*Dataset entries*.
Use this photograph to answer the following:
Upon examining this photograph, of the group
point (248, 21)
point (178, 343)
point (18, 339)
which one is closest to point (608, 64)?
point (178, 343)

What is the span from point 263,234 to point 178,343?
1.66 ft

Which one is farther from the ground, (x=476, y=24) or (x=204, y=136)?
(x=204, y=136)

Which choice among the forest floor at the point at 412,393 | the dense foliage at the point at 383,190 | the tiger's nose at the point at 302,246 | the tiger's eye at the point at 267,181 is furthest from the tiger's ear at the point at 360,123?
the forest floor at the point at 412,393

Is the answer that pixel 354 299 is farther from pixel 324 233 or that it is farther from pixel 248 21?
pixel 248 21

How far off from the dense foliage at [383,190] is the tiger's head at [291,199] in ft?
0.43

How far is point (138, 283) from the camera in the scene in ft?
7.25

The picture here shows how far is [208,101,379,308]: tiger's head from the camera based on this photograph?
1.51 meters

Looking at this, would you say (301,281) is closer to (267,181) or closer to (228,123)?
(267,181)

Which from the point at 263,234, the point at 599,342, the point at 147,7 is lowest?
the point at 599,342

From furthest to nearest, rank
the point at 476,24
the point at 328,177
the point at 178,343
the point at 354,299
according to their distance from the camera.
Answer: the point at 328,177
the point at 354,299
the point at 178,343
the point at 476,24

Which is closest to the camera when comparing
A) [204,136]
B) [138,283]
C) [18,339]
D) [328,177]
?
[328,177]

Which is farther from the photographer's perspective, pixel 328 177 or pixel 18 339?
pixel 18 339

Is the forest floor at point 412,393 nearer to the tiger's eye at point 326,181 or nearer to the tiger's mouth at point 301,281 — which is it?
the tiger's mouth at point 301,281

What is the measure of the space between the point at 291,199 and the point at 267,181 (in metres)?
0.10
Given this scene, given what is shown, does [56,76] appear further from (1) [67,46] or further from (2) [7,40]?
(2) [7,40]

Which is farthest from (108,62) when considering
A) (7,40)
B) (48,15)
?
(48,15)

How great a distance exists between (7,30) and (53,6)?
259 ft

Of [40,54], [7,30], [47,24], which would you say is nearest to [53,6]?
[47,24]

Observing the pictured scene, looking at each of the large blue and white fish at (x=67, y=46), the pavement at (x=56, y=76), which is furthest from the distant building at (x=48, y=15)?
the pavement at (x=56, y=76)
==
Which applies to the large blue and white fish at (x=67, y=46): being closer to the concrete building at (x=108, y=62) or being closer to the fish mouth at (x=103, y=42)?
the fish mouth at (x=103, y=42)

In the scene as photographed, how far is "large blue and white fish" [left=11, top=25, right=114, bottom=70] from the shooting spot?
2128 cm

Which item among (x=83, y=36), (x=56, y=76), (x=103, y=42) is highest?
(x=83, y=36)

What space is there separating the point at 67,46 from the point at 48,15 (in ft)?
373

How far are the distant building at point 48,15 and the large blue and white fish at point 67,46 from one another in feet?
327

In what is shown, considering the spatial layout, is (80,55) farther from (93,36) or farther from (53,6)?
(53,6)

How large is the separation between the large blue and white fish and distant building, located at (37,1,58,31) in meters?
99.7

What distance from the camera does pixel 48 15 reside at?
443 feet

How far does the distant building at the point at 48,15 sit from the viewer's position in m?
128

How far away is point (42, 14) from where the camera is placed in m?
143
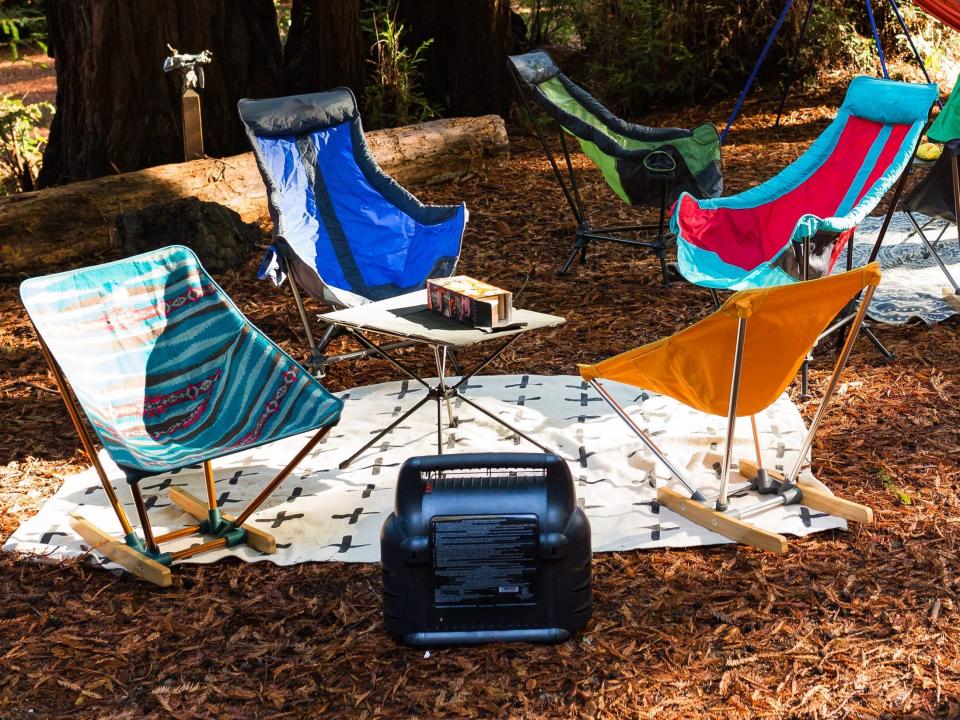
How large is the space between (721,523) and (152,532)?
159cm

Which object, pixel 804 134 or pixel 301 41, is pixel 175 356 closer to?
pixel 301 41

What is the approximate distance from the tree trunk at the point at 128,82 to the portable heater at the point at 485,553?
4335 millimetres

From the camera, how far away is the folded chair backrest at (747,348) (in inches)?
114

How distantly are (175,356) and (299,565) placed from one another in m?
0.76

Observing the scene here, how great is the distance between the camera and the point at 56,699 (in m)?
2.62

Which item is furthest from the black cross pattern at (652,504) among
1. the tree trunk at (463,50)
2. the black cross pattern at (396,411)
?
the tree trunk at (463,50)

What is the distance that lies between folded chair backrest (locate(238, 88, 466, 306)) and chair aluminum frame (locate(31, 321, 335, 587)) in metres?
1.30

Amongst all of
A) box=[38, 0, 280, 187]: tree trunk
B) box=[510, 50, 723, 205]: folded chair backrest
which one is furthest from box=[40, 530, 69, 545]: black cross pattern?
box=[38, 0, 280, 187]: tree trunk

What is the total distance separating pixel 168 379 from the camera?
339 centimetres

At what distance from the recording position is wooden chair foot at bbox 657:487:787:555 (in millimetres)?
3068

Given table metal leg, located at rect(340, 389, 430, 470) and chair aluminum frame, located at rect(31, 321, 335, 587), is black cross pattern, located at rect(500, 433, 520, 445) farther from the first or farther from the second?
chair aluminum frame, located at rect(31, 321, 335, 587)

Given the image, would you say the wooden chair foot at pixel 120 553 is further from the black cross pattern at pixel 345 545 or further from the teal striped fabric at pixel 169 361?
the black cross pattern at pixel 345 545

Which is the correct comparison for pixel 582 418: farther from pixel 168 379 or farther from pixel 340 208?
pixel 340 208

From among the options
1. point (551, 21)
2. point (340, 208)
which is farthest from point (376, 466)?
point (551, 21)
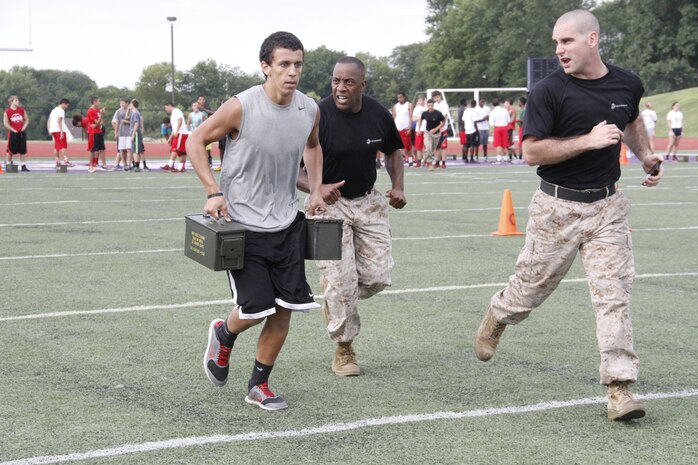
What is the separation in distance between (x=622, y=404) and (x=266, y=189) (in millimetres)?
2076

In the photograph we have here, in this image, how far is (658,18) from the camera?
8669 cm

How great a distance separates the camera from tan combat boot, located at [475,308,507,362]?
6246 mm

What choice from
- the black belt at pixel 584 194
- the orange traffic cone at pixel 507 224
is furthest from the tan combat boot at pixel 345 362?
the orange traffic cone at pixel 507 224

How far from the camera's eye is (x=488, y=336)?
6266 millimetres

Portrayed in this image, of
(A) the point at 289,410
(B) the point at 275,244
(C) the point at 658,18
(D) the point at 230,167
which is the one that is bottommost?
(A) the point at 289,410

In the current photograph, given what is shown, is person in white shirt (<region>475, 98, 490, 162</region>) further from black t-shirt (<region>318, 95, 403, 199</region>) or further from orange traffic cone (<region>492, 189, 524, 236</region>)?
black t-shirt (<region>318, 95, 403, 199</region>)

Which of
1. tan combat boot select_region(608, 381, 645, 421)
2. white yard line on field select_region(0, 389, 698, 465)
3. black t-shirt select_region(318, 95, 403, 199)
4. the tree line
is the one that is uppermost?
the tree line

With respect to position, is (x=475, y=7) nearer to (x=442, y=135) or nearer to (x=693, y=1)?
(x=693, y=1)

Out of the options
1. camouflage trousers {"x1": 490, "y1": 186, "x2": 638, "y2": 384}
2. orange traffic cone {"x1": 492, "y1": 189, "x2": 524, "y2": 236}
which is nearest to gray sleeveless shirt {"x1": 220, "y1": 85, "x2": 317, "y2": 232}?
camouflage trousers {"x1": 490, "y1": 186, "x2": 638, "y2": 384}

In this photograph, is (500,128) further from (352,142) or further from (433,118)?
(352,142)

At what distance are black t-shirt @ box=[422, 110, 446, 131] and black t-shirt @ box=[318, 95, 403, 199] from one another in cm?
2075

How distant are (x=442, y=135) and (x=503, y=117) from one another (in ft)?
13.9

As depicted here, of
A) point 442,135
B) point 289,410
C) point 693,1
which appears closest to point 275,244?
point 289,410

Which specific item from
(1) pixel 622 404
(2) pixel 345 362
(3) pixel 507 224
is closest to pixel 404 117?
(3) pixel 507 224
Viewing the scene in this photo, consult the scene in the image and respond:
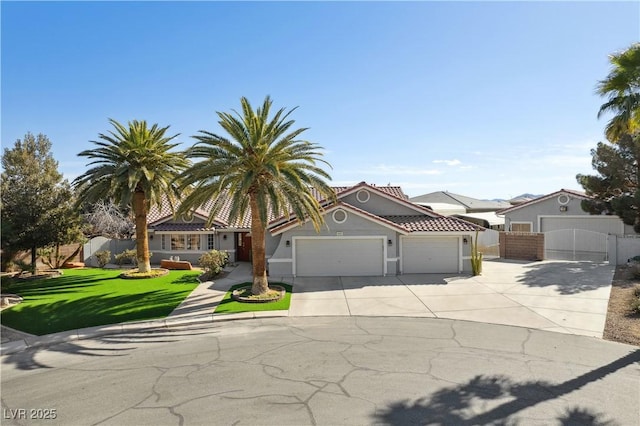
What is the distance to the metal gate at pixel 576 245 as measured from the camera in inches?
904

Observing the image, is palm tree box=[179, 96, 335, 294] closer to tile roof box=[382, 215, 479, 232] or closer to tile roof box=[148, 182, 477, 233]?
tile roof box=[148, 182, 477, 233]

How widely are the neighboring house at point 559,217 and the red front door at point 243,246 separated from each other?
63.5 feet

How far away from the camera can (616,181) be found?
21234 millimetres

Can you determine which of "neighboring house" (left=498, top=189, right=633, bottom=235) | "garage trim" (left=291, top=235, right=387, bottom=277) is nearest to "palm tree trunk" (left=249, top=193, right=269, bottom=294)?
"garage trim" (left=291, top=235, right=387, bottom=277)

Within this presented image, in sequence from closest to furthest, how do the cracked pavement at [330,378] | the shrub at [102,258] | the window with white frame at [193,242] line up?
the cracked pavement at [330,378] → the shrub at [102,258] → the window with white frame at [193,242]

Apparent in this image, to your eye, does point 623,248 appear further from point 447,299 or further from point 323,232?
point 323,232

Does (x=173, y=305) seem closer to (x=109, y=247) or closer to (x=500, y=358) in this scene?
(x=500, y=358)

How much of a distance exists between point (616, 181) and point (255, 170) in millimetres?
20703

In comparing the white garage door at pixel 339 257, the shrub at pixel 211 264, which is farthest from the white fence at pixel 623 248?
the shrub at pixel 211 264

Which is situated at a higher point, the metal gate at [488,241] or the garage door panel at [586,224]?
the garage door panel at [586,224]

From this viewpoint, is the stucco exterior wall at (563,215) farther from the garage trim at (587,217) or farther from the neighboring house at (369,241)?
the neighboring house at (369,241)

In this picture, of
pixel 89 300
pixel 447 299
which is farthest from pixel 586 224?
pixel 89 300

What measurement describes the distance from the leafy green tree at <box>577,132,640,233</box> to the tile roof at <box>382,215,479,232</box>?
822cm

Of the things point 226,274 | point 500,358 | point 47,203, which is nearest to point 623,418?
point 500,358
==
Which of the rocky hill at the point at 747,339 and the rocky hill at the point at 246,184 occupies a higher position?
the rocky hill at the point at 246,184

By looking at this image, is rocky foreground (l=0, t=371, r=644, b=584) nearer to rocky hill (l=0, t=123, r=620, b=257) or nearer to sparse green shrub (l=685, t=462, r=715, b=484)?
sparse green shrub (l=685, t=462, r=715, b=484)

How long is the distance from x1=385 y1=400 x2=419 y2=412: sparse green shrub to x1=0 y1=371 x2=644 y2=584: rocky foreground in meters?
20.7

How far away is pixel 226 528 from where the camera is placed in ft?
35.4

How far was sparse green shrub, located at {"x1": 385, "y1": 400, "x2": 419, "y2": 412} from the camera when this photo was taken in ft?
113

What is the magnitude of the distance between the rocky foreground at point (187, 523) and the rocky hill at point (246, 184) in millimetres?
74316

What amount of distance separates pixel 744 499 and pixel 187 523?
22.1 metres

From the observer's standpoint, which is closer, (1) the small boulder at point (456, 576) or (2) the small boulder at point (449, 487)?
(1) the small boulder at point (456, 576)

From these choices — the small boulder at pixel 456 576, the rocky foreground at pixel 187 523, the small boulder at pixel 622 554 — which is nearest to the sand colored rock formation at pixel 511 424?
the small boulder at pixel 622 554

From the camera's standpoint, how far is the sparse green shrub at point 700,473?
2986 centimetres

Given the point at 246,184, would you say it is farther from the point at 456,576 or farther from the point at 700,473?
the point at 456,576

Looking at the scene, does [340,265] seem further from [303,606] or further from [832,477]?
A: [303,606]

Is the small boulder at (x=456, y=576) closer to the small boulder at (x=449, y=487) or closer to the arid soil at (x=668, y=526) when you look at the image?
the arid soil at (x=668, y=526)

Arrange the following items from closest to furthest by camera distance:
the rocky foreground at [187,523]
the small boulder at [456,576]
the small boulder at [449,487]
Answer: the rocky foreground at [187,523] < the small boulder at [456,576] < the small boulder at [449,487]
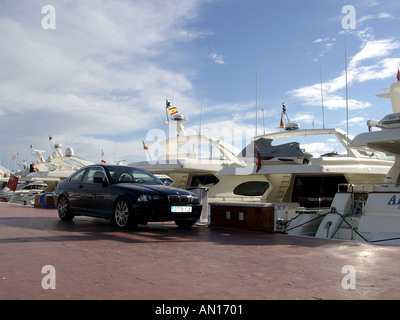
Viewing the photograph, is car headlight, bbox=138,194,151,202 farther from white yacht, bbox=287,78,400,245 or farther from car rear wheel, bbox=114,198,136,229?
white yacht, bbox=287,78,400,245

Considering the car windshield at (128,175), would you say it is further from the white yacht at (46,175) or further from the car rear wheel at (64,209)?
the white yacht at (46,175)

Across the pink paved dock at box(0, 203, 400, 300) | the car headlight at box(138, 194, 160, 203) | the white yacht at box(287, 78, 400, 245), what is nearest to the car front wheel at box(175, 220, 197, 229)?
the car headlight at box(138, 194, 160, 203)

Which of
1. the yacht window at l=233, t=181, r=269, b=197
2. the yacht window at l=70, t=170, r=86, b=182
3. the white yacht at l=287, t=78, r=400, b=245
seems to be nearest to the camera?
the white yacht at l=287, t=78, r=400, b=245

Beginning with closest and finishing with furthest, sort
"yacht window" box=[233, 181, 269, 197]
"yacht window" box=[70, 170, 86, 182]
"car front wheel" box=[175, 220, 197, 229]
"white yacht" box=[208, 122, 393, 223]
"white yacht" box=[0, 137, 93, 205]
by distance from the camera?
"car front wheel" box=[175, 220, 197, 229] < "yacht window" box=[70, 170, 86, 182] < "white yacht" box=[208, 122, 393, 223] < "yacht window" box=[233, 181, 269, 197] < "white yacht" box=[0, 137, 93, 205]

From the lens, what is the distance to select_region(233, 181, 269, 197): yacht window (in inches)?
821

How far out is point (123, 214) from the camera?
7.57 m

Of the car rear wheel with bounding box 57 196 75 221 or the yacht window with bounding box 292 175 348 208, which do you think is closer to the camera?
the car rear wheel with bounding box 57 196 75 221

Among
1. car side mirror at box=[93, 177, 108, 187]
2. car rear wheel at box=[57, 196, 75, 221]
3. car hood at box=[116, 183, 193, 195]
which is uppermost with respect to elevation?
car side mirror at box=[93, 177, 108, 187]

*Set problem*. Could you pull out the material's lines unchanged, starting with the line that contains "How far away is pixel" and ending with the line that contains "A: [303,606]", both included?

*Solution*.
How far away is pixel 226 528 from where the camera is placed in ft?
35.4

How far was sparse green shrub, located at {"x1": 385, "y1": 400, "x2": 419, "y2": 412} from the camera when this photo was taken in ft?
113

What is the magnitude of the distance between the rocky foreground at point (187, 523) and the rocky hill at point (246, 184) in millimetres?
74316

What amount of distance separates pixel 744 499 and pixel 187 523?
22.1 metres

From the observer's standpoint, which is closer, (1) the small boulder at point (456, 576) or (2) the small boulder at point (449, 487)?
(1) the small boulder at point (456, 576)

From these choices — the small boulder at pixel 456 576, the rocky foreground at pixel 187 523, the small boulder at pixel 622 554 — which is nearest to the sand colored rock formation at pixel 511 424?
the small boulder at pixel 622 554

From the camera's standpoint, how far is the sparse green shrub at point 700,473?
2986 centimetres

Given the point at 246,184, would you say it is farther from the point at 456,576 or farther from the point at 700,473?
the point at 456,576

Looking at the scene, does [340,265] seem further from [303,606] or further from [832,477]?
A: [303,606]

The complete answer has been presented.